One thought on “Annual Theme for 2021 from CIOFS

  1. I read with great interest the CIOFS Annual Theme for 2021 on care for our elderly brothers and sisters. However, as we cannot meet in person at the moment it is difficult to discuss with others and so has been left resting in the back of my mind.

    Yesterday, I listened to a presentation by Richard Rohr OFM, from some years ago about his then recently published book, “Falling Upwards”. (The talk was given at Texas Lutheran University and is on Youtube.) Among other subjects Richard spoke about the way our Western culture is focussed on the concerns we have in the first half of life. He explained that if we are to achieve real spiritual depth, both personally and in our social relationships, we really should look to fully develop the qualities which are more to do with the second half of life. Such as: patience, tolerance, living with contradictions and a greater more rounded understanding of love. In short: wisdom. These are the qualities we learn through the only way true learning always happens, by experience. As we move through life we encounter disappointment, unhappiness, loss, and death – both real and metaphorical. Although suffering hurts, it is through suffering that God helps us grow.

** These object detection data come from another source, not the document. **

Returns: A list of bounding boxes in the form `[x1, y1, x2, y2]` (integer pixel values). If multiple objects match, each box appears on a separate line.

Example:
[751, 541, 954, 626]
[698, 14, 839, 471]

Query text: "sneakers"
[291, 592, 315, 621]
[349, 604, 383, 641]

    Richard explained that many people in our society become elderly without real spiritual growth, when what we really need for our own wellbeing and for the good of society is that we grow to become elders.

    If, as the years go by, we can grow spiritually, all that we suffer can be a way to open us to wisdom. A wisdom which brings an inner contentment and what Richard Rohr calls a ‘brightness’. And it is this which an elder can offer to those younger who are experiencing the very difficulties they have already experienced. To be able to say, ‘I understand, I’ve been through this, but it will all be ok’. To be able to pass on to the next generation the the understanding of an open heart. This is the example the elderly can offer: the ‘brightness’ of an elder.

    Well, this struck me as very important. It echoes the message from the CIOFS letter where we read how much can be learned from our mature brothers and sisters. We all know there are many elderly OFS Members today and Richard’s talk about being an elder speaks especially (I think) to us.

    Our OFS Initial and Ongoing Formation helps us all to grow spiritually so that, in time, we are not only elderly but might become an elder. The Franciscan charism of poverty and minority matches perfectly with the wisdom of an elder: of patience, openness, forgiveness and love.

    The CIOFS letter talks of how we can help our older OFS Members, but it also tells of what our own elders offer us all in return.